*** Opening of DATASET EXTRACT ***

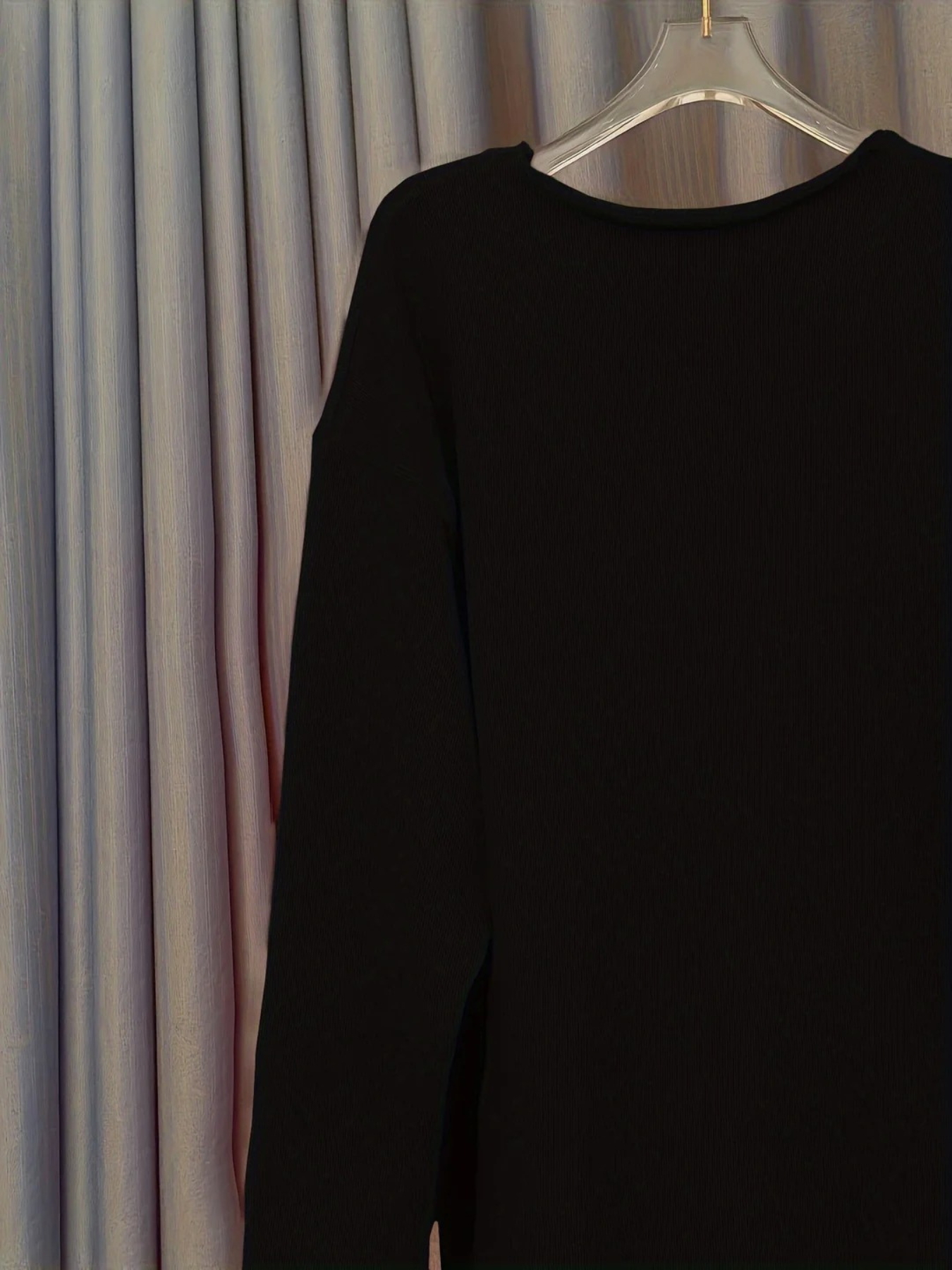 Lässiger Statement-Pullover für Damen mit modernem Aufdruck, ideal für einen stilvollen und bequemen Alltagslook.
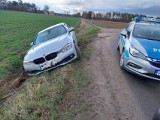 Policyjny pościg za kierowcą bmw w Gościejewie. Samochód wylądował w rowie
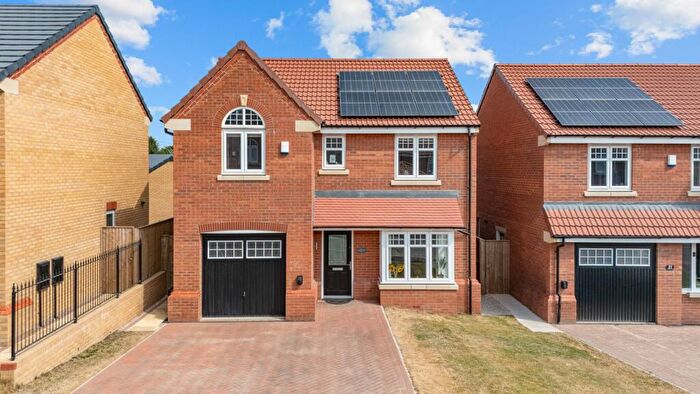 4 Bedroom Detached House For Sale In Highfield Close, Fixby, HD2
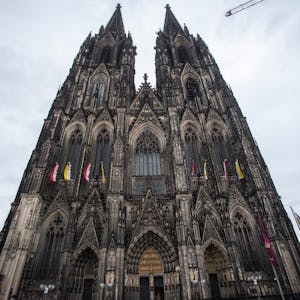 Der Kölner Dom mit Trauerbeflaggung (Symbolbild)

*** Close of DATASET EXTRACT ***

### TASK STATEMENT
Print the listing exactly, minus its pictures.

### ANSWER AREA
 Lässiger Statement-Pullover für Damen mit modernem Aufdruck, ideal für einen stilvollen und bequemen Alltagslook.
 Policyjny pościg za kierowcą bmw w Gościejewie. Samochód wylądował w rowie
 4 Bedroom Detached House For Sale In Highfield Close, Fixby, HD2
 Der Kölner Dom mit Trauerbeflaggung (Symbolbild)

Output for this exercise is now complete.